Health Workers Gunned Down In Nigeria, Threatening Global Effort To Combat Polio

Child receives polio vaccine in Nigeria

Several health workers administering vaccines were shot dead in Nigeria today, part of a spread in violence threatening the tantalizingly close eradication of polio.

While the exact number of those dead is unclear — estimates on the ground vary from as many as twelve to as few as nine — there is a consensus growing about the identity of the group behind the attack:

No one claimed responsibility but the Islamist militant group Boko Haram, which has condemned the use of western medicine, has been blamed for a spate of assaults on security forces in the city in recent weeks.


“Gunmen opened fire on a health centre in the Hotoro district, killing seven, while an attack on the Zaria Road area of the city claimed two lives,” said a police spokesman, Magaji Musa. “[The health workers] were working for the state government giving out polio vaccinations at the time of the attack.”

Boko Haram — which has referred to itself as the “Nigerian Taliban” — has been a thorn in the side of the Nigerian government for over a year now, launching attacks against government facilities and bombing multiple churches.

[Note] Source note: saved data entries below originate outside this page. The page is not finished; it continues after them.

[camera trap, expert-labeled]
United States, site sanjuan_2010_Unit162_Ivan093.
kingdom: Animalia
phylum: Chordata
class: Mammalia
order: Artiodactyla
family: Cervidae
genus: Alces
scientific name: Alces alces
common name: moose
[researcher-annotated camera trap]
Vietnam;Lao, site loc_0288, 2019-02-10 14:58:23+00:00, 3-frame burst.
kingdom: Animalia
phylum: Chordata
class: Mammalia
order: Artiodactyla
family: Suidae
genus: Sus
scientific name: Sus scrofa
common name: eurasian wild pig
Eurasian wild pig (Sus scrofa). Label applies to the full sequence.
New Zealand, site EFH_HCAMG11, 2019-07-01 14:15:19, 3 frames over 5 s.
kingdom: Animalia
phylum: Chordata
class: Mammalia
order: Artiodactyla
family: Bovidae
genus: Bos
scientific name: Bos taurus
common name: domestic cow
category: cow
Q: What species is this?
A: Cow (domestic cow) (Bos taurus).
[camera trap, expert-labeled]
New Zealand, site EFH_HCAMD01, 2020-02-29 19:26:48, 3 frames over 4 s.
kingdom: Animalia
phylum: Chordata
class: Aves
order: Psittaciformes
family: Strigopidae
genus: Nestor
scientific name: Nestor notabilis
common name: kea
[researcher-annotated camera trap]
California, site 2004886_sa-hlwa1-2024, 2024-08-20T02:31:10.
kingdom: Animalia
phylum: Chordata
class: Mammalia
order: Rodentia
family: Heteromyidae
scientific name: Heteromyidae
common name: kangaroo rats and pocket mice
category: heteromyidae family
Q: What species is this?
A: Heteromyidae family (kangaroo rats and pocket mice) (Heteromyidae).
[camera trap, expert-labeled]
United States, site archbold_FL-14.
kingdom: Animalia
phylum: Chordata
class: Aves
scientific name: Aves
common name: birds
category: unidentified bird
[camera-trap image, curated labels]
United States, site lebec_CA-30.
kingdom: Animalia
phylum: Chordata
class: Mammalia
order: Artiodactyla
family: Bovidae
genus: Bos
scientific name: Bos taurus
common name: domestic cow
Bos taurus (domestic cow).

Should they be behind today’s murders, it would be the first instance of their targeting health workers.

The attacks seem close in nature to a rash of killings that swept through Pakistan last month, killing over a dozen. Much as in that case, current reports indicate all of those killed in Nigeria on Friday were women. Unlike in Pakistan, however, there’s no CIA program to blame the workers for colluding with. Instead, the militants have blamed the vaccines for being a Western plot to sterilize young girls and causing AIDS, neither of which is remotely true.

Nigeria is one of the last remaining holdouts of polio on Earth, with only Pakistan and Afghanistan joining it in having regular significant outbreaks. In 2012, Nigeria had at least 121 cases of polio, by far the most in the world. Facilitating a drop in those numbers will require a near universal vaccination rate, one that is unlikely to occur with the threat of violence.